### Parts of the exercise
1. From the essay below, pull out the passage between "During our modern" and "to be experts.", inclusive.
2. In the essay below, whose saying "I know that I know nothing" is quoted?

### Quoted text
What I see and notice from my safe German couch makes me tired and a bit impatient. This is a weird feeling, in which I cannot be in Israel when it devolves into chaos.
Over the past 10 years, I have always been there. In 2011, during the social justice protests, in 2014, during Operation Protective Edge, and also in 2019, when I had the glimmer of hope that a political change was in the offing.
But my impatience has nothing to do with some bizarre war tourism hobby or voyeurism; it just that I can't quite understand anything if you are not physically present there. I always believed in this phrase and today I see things through that prism.
I know that this principle that has wired me in such loyalty has been met with total dismissal by others and that anyone can say anything about anyone, and everyone has their own opinion on any stupid thing, rather than abide by what Socrates said: "I know that I know nothing"
During our modern era, people believe they know everything, but that is rarely the case. They read somewhere on Twitter, they saw a video on YouTube, they saw some half-sentence in a newspaper, and based on those snippets of information they have declared themselves to be experts.
This takes place in America, in China, and in Botswana, it doesn't really matter where. The modest declaration, "I don't know," has become disdained, just like playing Tetris. But if we had only kept this phrase in our lexicon, it would have provided great relief to all of us, both online, and in our discourse in general.

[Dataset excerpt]
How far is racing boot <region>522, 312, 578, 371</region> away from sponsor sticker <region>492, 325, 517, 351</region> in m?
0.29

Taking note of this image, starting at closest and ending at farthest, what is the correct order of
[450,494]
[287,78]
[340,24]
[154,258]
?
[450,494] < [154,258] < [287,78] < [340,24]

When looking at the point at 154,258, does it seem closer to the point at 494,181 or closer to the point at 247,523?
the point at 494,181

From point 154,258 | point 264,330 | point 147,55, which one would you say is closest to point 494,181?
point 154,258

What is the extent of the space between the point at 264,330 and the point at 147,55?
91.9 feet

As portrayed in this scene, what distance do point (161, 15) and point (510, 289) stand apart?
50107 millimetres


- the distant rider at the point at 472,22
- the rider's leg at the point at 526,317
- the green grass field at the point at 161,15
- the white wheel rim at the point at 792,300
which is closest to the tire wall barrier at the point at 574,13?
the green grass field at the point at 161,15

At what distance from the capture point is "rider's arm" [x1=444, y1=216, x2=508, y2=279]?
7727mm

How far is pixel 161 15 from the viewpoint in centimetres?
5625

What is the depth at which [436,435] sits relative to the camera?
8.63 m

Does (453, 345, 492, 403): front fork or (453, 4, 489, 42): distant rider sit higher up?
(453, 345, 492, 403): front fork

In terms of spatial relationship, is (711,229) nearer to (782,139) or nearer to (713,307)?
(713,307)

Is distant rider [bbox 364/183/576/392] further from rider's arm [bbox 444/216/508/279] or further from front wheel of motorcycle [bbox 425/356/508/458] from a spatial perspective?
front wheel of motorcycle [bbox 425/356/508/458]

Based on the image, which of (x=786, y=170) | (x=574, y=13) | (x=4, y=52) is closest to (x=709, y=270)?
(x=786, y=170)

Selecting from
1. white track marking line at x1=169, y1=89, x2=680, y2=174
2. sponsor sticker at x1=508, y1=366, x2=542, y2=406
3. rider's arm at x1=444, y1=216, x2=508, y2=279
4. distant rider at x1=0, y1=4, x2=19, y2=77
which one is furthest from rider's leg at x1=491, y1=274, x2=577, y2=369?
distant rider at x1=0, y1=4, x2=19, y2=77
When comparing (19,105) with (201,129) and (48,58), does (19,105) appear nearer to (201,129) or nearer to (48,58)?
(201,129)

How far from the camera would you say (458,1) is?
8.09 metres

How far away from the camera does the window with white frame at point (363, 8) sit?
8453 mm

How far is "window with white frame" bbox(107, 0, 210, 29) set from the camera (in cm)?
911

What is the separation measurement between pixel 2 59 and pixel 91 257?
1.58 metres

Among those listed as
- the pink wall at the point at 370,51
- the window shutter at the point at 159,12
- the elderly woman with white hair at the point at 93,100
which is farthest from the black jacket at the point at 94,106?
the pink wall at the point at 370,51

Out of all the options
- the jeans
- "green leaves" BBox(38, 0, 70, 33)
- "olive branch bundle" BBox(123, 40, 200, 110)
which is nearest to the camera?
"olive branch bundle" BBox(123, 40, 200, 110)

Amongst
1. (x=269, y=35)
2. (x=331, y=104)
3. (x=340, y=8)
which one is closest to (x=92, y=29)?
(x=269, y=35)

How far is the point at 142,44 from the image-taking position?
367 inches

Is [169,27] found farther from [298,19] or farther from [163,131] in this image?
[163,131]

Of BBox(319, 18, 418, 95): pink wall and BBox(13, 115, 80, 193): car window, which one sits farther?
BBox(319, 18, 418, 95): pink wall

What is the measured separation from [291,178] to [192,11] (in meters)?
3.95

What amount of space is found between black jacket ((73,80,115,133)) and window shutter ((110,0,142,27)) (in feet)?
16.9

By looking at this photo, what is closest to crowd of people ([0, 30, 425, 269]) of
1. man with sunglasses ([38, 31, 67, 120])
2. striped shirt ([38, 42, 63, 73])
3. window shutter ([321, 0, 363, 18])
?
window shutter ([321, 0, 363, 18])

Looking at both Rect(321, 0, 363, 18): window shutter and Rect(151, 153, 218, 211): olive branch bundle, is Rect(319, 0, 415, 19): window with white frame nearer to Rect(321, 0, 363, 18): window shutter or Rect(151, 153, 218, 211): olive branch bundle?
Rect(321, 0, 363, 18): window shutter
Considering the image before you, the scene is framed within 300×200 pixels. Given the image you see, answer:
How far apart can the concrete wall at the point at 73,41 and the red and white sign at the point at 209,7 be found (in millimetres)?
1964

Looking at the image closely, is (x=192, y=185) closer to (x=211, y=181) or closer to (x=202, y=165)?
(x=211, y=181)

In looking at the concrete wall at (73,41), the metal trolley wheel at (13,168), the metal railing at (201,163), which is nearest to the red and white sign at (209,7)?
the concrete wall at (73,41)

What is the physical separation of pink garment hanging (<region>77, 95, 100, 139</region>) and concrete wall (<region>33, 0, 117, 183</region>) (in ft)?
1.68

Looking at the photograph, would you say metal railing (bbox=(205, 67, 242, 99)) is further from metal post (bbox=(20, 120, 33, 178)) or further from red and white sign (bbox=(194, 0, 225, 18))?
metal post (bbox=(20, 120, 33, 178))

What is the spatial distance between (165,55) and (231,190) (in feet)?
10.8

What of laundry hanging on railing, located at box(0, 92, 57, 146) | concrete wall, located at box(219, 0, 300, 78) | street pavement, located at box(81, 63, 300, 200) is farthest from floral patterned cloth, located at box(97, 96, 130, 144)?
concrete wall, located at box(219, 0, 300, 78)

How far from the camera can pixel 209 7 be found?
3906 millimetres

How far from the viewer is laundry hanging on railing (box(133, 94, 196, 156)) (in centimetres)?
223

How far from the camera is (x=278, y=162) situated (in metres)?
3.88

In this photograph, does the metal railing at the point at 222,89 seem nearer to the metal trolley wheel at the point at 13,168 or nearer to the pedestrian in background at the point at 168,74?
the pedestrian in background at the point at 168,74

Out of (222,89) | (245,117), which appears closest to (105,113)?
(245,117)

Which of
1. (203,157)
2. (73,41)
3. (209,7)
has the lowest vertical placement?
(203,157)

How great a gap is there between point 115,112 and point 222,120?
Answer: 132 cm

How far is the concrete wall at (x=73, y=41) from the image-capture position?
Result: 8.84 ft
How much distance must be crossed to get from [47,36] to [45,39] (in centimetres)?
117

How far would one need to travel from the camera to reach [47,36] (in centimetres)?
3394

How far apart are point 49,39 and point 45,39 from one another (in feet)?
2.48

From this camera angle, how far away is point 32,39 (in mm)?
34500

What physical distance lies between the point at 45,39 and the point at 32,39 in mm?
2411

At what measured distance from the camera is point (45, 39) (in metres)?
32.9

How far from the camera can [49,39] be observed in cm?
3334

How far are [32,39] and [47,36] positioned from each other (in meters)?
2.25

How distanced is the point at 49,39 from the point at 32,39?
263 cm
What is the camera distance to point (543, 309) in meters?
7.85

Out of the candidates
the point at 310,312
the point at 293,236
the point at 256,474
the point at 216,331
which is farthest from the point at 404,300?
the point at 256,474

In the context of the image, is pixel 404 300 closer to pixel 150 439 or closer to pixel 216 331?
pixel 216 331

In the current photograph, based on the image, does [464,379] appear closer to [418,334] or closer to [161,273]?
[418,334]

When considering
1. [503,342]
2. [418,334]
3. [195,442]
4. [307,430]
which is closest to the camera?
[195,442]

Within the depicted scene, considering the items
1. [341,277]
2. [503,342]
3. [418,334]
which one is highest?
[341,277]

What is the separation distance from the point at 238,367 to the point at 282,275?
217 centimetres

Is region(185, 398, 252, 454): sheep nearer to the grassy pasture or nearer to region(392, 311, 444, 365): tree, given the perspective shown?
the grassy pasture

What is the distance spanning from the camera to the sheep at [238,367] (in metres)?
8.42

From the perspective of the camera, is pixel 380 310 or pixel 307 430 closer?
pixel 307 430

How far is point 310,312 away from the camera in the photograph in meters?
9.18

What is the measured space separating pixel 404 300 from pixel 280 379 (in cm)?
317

### Written answers
1.
During our modern era, people believe they know everything, but that is rarely the case. They read somewhere on Twitter, they saw a video on YouTube, they saw some half-sentence in a newspaper, and based on those snippets of information they have declared themselves to be experts.

2. Socrates